■ **YOUR TASK**
If a line of the records contains the word "site", list it.

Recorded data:
*****
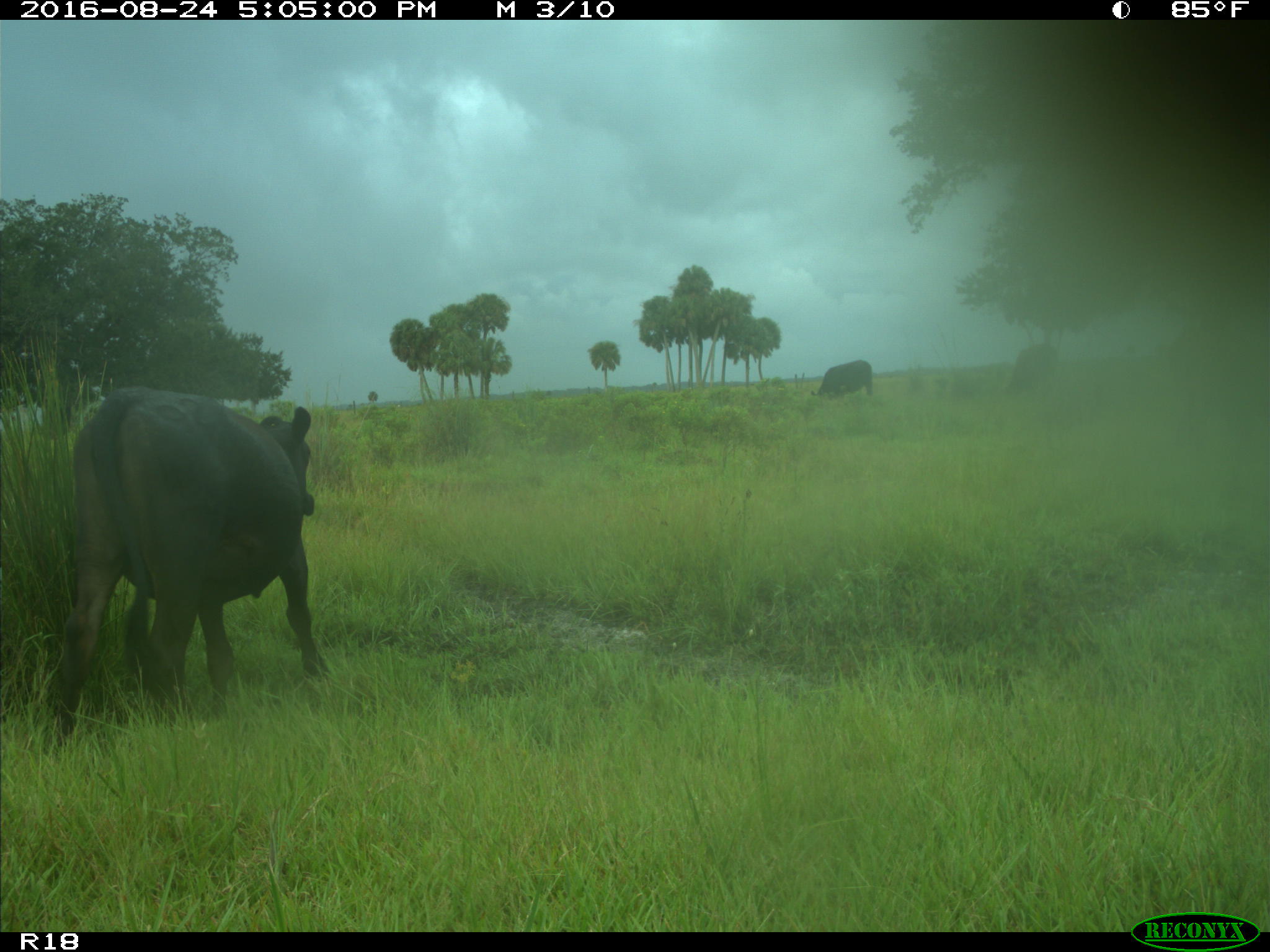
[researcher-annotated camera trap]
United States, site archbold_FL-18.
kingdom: Animalia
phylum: Chordata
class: Mammalia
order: Artiodactyla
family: Bovidae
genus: Bos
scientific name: Bos taurus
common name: domestic cow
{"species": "Bos taurus (domestic cow)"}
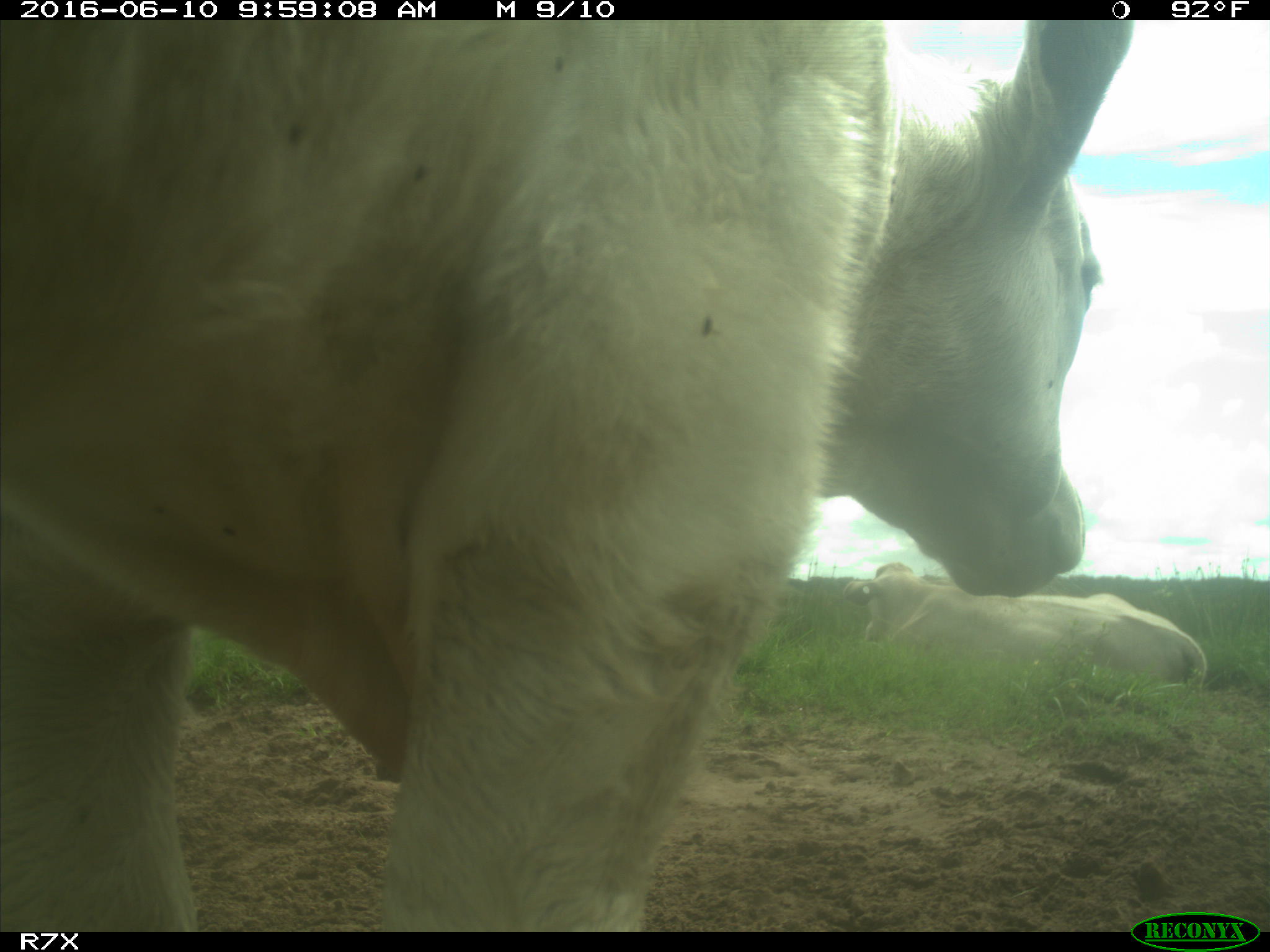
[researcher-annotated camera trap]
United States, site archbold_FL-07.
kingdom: Animalia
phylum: Chordata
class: Mammalia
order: Artiodactyla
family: Bovidae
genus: Bos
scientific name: Bos taurus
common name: domestic cow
Bos taurus (domestic cow).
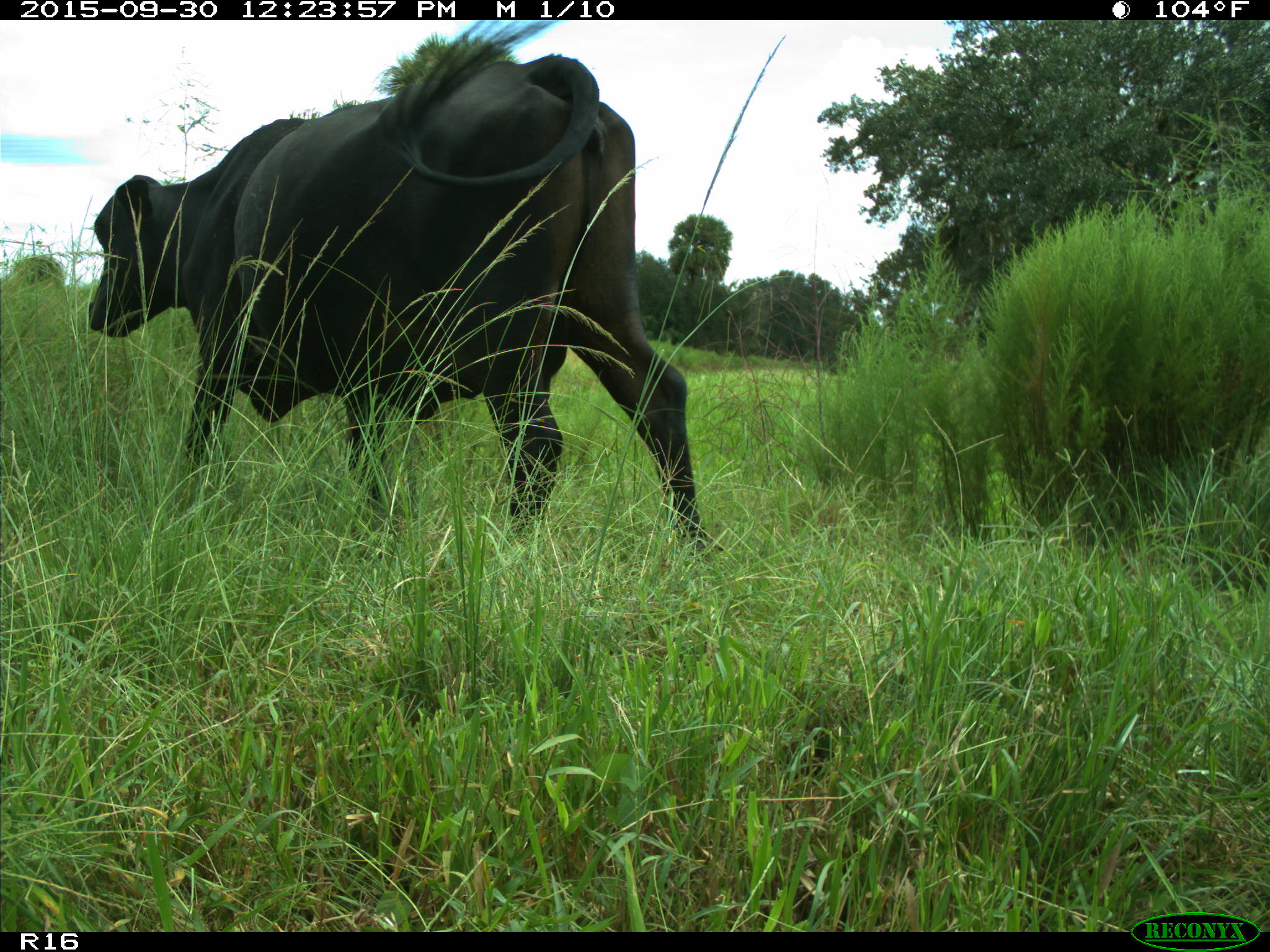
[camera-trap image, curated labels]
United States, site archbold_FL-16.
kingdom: Animalia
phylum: Chordata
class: Mammalia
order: Artiodactyla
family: Bovidae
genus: Bos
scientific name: Bos taurus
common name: domestic cow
Bos taurus (domestic cow).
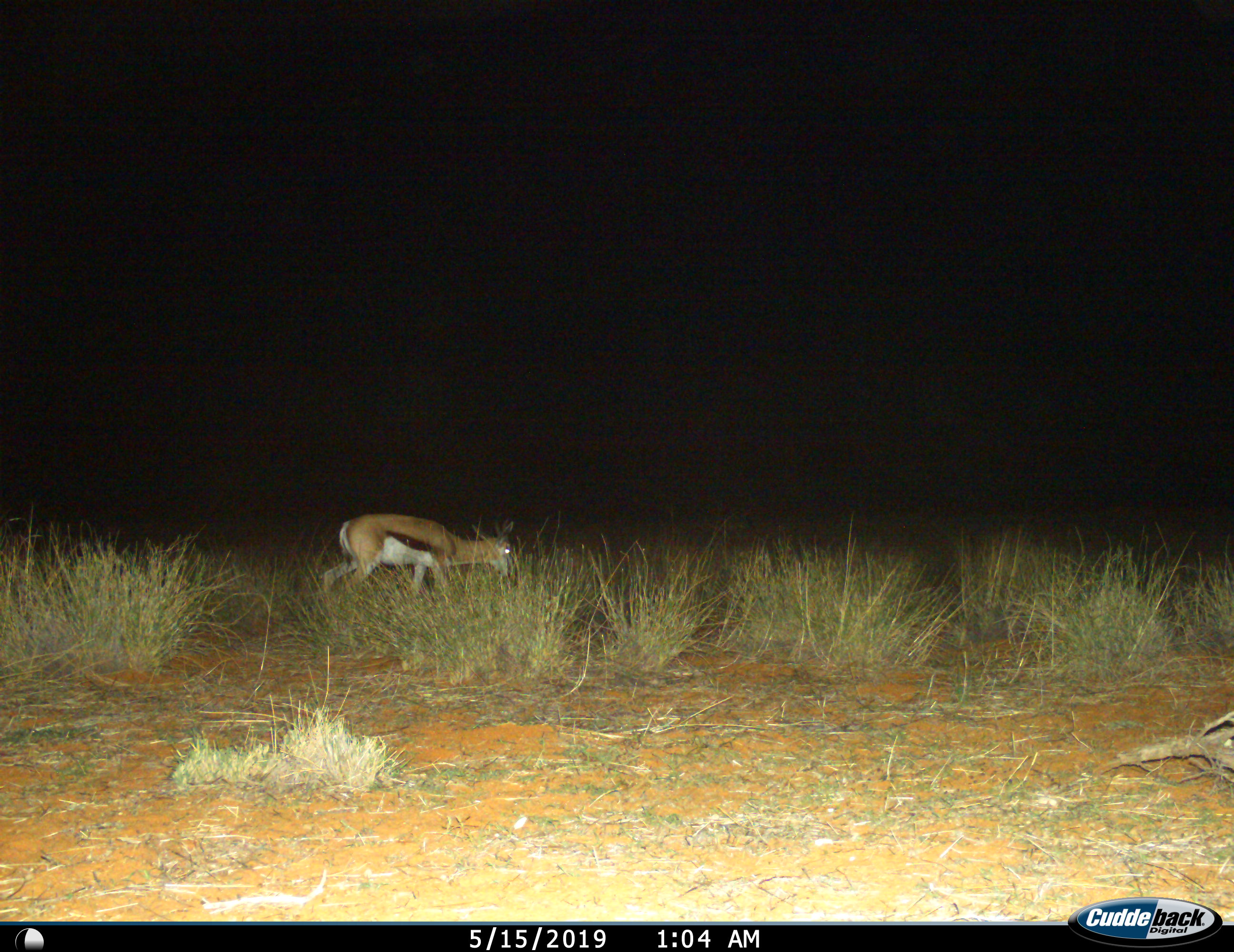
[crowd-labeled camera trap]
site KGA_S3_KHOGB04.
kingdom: Animalia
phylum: Chordata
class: Mammalia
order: Artiodactyla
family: Bovidae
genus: Antidorcas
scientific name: Antidorcas marsupialis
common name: springbok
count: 1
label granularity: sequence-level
*****
■ **OUTPUT FOR THIS TASK**
United States, site archbold_FL-18.
United States, site archbold_FL-07.
United States, site archbold_FL-16.
site KGA_S3_KHOGB04.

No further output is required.